---- Data in this exercise

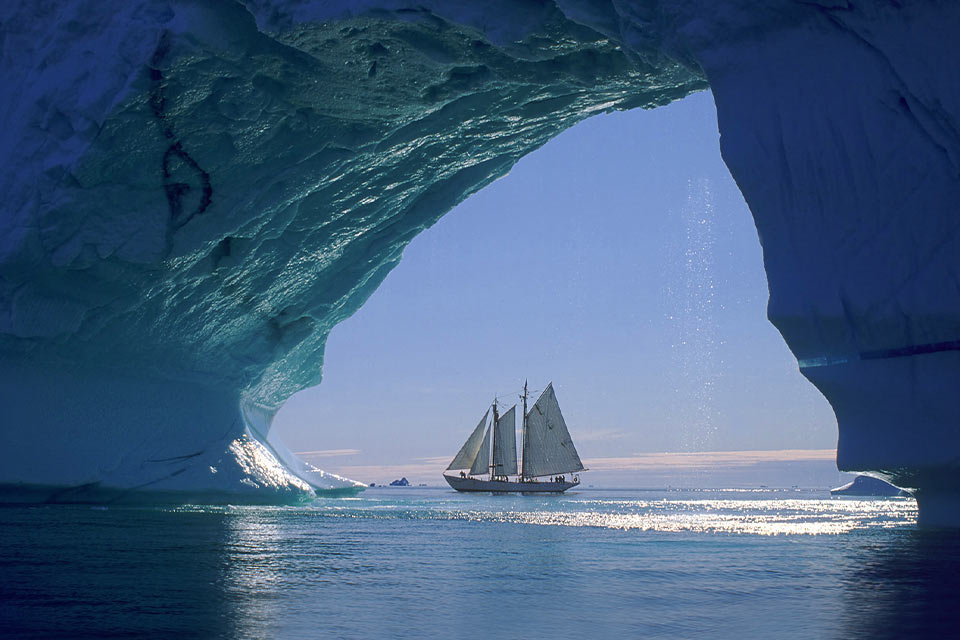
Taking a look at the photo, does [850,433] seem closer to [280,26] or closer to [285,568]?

--------
---- Data in this exercise

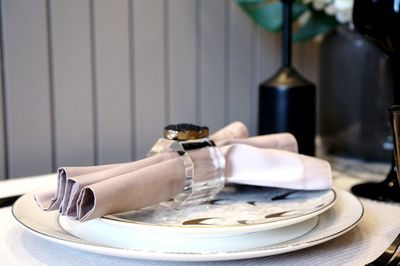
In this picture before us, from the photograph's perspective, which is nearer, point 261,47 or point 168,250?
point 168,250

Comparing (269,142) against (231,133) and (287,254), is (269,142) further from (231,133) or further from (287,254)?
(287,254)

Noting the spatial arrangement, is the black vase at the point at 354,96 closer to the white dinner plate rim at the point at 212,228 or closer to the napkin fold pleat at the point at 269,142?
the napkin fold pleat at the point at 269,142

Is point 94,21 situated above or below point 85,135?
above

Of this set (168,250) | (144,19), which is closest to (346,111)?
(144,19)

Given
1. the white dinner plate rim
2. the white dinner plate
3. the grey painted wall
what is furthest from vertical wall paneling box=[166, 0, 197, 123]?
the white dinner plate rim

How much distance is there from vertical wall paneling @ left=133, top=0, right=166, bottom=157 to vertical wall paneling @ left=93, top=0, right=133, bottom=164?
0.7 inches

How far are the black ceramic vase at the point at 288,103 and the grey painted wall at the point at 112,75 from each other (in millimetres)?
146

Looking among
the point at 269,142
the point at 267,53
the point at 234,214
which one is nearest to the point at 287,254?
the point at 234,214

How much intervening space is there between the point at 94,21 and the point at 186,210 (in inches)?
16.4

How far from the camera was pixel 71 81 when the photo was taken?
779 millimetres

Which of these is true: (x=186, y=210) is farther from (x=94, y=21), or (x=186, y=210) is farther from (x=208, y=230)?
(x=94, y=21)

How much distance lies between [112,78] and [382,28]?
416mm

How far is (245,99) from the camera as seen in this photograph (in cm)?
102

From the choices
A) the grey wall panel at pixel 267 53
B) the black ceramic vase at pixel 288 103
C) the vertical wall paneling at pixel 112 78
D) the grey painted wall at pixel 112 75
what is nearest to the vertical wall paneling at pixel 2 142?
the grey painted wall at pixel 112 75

--------
---- Data in this exercise

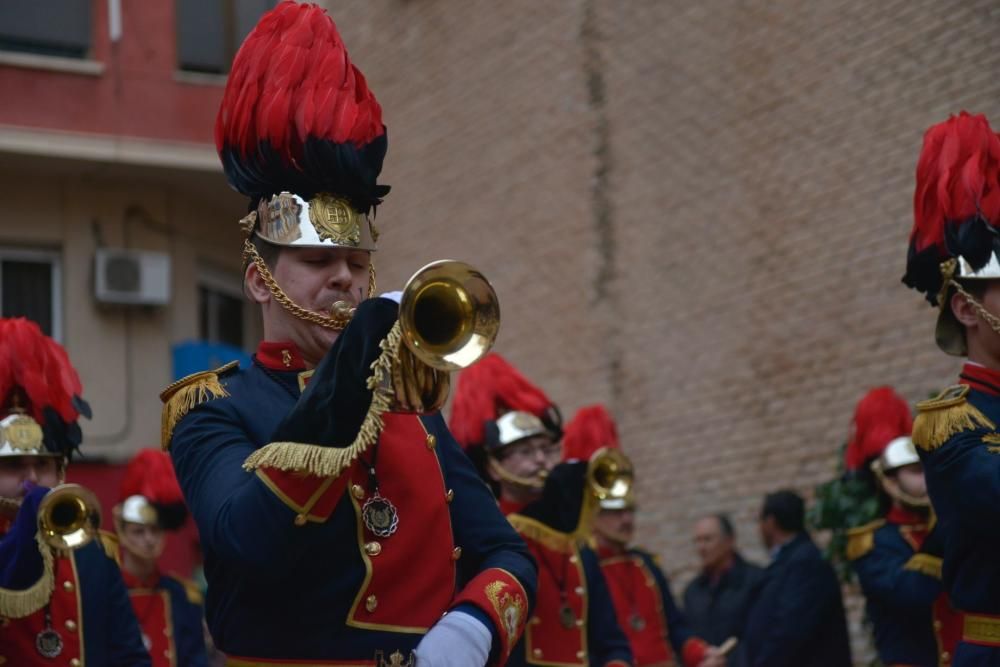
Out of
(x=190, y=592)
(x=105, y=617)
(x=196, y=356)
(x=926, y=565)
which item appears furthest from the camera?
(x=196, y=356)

--------

● **What the task asks**
Count the lines in the rows above that contain the string "there", and reply with the number alone.

● **Worked solution**
2